## [Ihre Aufgabe]
Beantworten Sie bitte anhand des folgenden Abschnitts über die Klimaziele der EU diese Fragen:
1. Um wie viel Prozent gegenüber dem Stand von 1990 will die EU-Kommission den Ausstoß bis 2030 senken?
2. Unter welcher Bedingung kann grüner Wasserstoff gänzlich CO2-frei hergestellt werden?
3. Von welchem auf welchen Anteil am Gesamtenergiebedarf der EU soll grüner Wasserstoff bis 2050 steigen?

## [Ausgewählter Abschnitt]
==========
In der Europäischen Union (EU) will man bis 2050 Klimaneutralität erreichen. CO2-Emmissionen sollen dann bestmöglich vermieden werden. Wie genau der Weg dorthin aussehen soll, darüber wird noch debattiert. Sicher ist: Bis 2030 will die EU-Kommission den Ausstoß um 55% gegenüber dem Stand von 1990 senken.

Wasserstoff als essenzieller Baustein
Wind- und Solarenergie allein reichen nicht, um diese Ziele zu erreichen. Grüner Wasserstoff muss daher eine zentrale Rolle spielen. Er kann gänzlich CO2-frei hergestellt werden, sofern der für die Produktion benötigte Strom aus erneuerbaren Energiequellen stammt. Mittels Brennstoffzellen und Batterien kann Wasserstoff als grüne Antriebslösung oder zur Aufnahme überschüssiger Energie aus erneuerbaren Quellen genutzt werden. Er schließt damit wesentliche Lücken in einer von Wind und Sonne angetriebenen Energiewirtschaft. Angesichts dieser Vorzüge hat die Europäische Kommission das Ziel ausgegeben, den Anteil grünen Wasserstoffs am Gesamtenergiebedarf der EU bis 2050 von derzeit 2% auf 15% zu steigern.
==========
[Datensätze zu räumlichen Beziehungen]
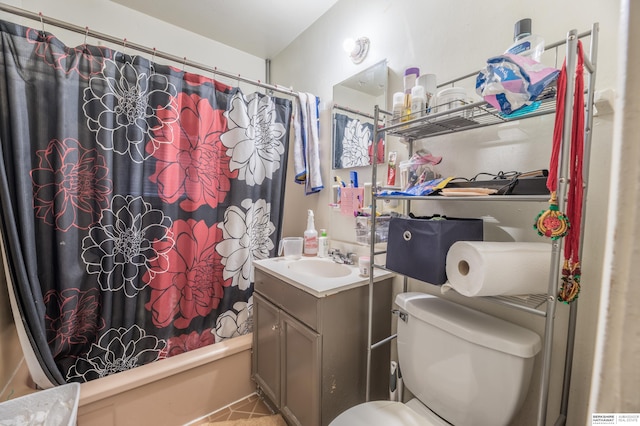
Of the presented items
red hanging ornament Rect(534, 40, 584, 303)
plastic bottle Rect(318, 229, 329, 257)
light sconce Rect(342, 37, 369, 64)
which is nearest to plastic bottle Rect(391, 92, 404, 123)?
red hanging ornament Rect(534, 40, 584, 303)

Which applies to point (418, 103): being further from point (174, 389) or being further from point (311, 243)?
point (174, 389)

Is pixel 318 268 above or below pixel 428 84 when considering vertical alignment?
below

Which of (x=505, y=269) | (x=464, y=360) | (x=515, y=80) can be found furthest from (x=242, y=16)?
(x=464, y=360)

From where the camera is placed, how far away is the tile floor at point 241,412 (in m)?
1.44

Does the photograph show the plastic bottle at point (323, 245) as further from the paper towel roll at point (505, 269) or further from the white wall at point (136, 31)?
the white wall at point (136, 31)

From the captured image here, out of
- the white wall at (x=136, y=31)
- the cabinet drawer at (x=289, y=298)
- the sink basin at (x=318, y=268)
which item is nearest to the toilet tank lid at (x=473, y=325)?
the cabinet drawer at (x=289, y=298)

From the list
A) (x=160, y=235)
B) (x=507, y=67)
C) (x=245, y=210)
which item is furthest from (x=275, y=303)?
(x=507, y=67)

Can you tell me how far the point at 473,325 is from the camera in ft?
2.81

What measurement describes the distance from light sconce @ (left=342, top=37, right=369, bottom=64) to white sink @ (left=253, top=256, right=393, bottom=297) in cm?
116

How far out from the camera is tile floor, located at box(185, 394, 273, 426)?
4.72ft

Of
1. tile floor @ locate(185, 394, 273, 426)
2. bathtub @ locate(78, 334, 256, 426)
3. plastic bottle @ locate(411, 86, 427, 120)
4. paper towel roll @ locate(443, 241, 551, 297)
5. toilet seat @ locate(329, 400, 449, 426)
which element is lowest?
tile floor @ locate(185, 394, 273, 426)

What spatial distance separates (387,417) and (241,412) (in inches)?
38.8

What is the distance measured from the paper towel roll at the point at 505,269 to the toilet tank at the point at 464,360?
173mm

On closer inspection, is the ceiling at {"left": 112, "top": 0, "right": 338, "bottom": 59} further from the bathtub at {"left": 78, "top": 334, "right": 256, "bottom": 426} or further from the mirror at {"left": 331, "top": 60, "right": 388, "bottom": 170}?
the bathtub at {"left": 78, "top": 334, "right": 256, "bottom": 426}
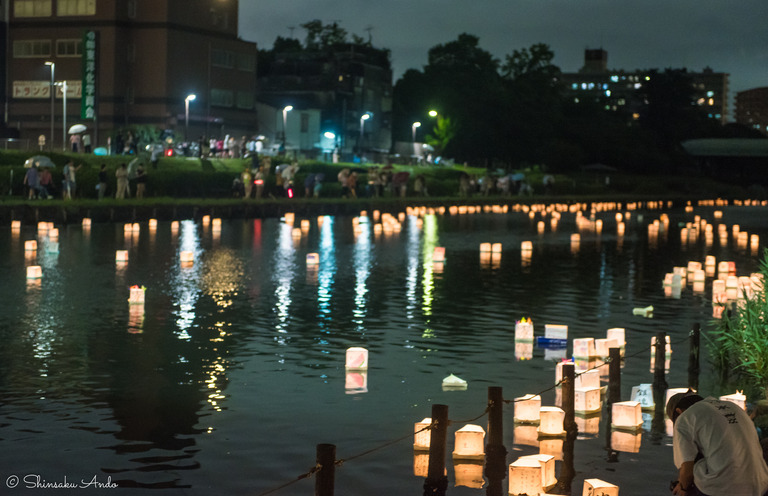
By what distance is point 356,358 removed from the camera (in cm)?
1316

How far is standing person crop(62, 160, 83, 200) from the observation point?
42.0 m

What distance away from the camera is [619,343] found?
1443 cm

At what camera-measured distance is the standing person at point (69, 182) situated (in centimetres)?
4203

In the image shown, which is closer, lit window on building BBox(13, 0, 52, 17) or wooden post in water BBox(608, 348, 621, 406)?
wooden post in water BBox(608, 348, 621, 406)

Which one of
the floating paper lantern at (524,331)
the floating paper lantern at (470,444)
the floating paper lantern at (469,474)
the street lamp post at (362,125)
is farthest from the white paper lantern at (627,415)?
the street lamp post at (362,125)

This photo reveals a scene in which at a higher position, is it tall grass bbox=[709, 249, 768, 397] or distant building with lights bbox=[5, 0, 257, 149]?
distant building with lights bbox=[5, 0, 257, 149]

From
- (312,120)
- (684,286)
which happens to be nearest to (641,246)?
(684,286)

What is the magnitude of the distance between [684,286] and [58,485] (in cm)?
1761

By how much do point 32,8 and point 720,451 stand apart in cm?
7881

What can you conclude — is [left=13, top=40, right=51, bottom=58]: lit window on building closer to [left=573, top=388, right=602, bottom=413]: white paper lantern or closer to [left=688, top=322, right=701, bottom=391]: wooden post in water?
[left=688, top=322, right=701, bottom=391]: wooden post in water

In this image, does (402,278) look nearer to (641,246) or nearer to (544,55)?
(641,246)

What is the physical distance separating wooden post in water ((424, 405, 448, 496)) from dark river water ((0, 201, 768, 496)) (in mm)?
123

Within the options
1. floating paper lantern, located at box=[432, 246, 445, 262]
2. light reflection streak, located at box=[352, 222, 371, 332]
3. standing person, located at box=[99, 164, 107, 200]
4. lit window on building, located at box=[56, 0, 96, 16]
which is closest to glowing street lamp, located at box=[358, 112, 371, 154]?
lit window on building, located at box=[56, 0, 96, 16]

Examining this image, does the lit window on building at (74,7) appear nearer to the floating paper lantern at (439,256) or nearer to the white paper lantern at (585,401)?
the floating paper lantern at (439,256)
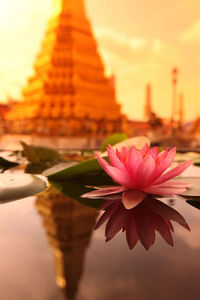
==========
## [Lösung der Aufgabe]
1. Um 55%.
2. Sofern der für die Produktion benötigte Strom aus erneuerbaren Energiequellen stammt.
3. Von derzeit 2% auf 15%.